BEGIN SELECTION

Studio album by The Chi-Lites
- Released: August 1973
- Genre: R&B, soul
- Length: 38:03
- Label: Brunswick
- Producer: Eugene Record

The Chi-Lites chronology
| A Letter to Myself (1973) | Chi-Lites (1973) | Toby (1974) |

= Chi-Lites (album) =

Chi-Lites is the self-titled sixth studio album by American soul group The Chi-Lites, produced and largely written by, lead singer Eugene Record. The album was released in 1973 on the Brunswick label.

END SELECTION
BEGIN DATA SHOWN

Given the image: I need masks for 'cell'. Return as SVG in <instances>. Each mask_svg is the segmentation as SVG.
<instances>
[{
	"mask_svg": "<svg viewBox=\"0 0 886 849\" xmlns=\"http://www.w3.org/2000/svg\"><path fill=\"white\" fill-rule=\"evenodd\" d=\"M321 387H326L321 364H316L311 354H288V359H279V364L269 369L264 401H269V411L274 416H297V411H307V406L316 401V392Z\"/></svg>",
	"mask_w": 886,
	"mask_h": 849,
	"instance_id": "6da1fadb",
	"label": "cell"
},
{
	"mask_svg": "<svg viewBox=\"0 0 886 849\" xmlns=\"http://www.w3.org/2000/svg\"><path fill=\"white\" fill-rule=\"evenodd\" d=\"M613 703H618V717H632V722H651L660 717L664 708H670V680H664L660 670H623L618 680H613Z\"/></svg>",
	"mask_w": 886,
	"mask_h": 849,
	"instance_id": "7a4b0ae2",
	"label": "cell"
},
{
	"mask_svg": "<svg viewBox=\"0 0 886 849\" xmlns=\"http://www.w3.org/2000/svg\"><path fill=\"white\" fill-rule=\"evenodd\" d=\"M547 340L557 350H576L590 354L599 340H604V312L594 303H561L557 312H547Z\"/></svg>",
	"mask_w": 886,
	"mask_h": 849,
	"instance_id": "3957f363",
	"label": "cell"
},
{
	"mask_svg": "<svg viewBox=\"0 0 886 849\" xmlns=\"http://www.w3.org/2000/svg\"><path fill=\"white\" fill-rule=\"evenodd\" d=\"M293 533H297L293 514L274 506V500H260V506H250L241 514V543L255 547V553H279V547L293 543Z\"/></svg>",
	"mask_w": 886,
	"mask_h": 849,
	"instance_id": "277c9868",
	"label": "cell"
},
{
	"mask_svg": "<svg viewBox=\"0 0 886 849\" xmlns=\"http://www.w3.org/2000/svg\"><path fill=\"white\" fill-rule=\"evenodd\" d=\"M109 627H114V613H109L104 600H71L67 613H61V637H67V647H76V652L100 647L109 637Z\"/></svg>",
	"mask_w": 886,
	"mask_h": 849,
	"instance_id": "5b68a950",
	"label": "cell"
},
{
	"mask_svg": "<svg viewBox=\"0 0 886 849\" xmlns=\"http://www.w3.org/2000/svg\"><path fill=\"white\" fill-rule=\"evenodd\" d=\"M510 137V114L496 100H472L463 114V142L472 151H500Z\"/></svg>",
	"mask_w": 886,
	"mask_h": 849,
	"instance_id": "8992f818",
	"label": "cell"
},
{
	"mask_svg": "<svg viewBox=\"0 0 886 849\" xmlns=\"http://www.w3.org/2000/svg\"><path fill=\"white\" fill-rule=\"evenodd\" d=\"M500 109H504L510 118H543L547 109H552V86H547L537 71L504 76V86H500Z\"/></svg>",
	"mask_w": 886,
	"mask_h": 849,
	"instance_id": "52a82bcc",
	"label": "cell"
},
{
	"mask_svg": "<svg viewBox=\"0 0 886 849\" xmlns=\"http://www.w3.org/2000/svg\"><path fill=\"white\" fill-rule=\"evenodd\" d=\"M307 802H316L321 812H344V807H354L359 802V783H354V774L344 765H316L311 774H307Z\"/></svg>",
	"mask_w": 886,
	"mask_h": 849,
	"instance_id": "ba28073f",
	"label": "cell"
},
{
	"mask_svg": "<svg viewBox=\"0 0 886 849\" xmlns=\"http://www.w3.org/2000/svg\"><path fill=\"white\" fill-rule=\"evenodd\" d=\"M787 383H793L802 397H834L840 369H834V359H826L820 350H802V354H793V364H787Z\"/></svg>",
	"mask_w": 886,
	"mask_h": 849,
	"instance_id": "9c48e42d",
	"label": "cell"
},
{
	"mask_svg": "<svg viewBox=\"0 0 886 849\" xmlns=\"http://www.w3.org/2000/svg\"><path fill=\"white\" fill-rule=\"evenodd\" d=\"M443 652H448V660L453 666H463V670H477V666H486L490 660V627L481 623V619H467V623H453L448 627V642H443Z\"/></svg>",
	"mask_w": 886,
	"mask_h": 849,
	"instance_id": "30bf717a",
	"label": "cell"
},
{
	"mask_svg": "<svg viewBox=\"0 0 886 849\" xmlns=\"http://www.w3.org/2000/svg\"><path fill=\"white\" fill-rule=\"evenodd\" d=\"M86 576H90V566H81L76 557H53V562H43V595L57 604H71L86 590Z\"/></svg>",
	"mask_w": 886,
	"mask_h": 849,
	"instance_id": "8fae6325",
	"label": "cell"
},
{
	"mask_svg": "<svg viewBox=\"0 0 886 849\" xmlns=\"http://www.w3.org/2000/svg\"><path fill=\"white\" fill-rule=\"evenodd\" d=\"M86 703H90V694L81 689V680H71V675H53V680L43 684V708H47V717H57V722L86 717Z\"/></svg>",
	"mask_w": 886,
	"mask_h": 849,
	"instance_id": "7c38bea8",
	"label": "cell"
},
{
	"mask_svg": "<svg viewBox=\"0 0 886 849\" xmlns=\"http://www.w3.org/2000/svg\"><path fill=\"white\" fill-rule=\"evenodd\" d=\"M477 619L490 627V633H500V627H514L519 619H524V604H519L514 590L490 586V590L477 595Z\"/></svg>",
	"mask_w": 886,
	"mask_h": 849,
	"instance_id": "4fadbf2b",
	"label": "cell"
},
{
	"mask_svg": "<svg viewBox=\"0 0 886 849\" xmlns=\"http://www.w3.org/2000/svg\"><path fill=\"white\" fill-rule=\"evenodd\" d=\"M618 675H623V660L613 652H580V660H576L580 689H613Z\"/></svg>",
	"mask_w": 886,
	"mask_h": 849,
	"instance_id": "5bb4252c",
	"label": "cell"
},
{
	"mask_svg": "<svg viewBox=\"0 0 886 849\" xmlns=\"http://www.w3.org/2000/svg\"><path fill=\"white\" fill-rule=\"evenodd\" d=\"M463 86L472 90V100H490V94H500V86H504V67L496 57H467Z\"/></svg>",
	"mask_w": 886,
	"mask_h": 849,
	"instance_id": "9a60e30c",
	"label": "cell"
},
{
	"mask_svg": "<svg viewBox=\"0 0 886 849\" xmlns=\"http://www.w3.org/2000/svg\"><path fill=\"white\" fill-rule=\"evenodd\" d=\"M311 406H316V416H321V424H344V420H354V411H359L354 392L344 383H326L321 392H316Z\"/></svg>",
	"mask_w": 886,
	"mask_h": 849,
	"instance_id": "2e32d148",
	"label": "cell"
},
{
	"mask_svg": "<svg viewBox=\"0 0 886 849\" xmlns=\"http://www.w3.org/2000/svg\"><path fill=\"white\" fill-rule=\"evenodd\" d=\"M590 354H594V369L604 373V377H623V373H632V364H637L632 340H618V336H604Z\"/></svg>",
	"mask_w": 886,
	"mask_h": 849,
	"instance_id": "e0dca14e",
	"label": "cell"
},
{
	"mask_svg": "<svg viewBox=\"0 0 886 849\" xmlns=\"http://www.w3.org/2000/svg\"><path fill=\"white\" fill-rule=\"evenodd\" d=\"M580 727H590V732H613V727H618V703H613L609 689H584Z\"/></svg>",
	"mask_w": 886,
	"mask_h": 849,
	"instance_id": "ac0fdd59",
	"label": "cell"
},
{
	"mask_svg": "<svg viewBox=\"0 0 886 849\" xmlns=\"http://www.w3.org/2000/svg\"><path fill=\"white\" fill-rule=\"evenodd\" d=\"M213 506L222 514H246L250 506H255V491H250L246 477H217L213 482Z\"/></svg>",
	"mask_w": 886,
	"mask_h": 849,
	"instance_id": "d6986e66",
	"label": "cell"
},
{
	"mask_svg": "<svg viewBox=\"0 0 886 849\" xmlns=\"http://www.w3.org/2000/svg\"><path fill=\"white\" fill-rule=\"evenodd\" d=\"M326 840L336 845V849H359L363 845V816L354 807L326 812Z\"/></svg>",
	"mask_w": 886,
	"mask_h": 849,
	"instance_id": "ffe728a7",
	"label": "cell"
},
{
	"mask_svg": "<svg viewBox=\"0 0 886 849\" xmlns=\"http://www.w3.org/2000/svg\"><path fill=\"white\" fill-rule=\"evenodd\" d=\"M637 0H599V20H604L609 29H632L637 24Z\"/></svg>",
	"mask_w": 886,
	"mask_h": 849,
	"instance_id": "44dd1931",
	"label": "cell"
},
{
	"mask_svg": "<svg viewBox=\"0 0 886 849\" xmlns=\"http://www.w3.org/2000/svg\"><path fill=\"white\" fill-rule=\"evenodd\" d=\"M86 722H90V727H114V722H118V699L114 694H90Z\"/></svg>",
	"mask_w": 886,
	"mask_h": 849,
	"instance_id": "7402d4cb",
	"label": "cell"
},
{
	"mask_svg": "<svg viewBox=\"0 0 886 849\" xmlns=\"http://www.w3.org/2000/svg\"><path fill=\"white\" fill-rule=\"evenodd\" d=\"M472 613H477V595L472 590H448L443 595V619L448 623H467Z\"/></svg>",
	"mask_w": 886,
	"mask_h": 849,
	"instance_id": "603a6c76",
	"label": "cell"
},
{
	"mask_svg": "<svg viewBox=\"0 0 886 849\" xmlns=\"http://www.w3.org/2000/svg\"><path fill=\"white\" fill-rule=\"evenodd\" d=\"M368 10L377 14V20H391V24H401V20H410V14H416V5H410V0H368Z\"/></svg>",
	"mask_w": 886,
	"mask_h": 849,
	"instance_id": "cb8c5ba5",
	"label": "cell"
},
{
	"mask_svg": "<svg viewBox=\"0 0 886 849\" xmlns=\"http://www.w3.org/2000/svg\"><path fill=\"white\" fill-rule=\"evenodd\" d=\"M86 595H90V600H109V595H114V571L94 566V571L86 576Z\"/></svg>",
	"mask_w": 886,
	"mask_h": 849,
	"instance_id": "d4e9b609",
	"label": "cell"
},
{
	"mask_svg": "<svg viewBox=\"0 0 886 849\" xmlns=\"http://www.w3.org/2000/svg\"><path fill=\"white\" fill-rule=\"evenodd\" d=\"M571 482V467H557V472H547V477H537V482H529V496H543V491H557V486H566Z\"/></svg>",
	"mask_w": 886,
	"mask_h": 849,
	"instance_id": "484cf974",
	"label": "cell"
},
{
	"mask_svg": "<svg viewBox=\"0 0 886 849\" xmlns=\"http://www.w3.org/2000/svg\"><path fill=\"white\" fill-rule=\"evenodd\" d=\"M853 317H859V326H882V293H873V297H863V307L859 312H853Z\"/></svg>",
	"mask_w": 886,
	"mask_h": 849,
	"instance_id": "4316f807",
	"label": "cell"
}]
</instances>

END DATA SHOWN

## GIVEN TASK
Write the next part of the Chi-Lites album article, starting right after its last sentence.

## SOLVED EXERCISE
Professional ratings
Review scores
| Source | Rating |
| Allmusic |  |

==History==
Chi-Lites includes three of the group's most successful singles. "Stoned Out of My Mind" and "Homely Girl" both made the top 3 on the US R&B chart, while "Homely Girl" and "Too Good to Be Forgotten" both making the top 10 hit list in the UK. The latter, while never released as a single in the US, has remained one of the group's biggest hits in the UK. In 1986, there was a cover version by the band Amazulu, which also made the top 10. Chi-Lites peaked at #3 on the R&B chart and #89 on the Pop chart.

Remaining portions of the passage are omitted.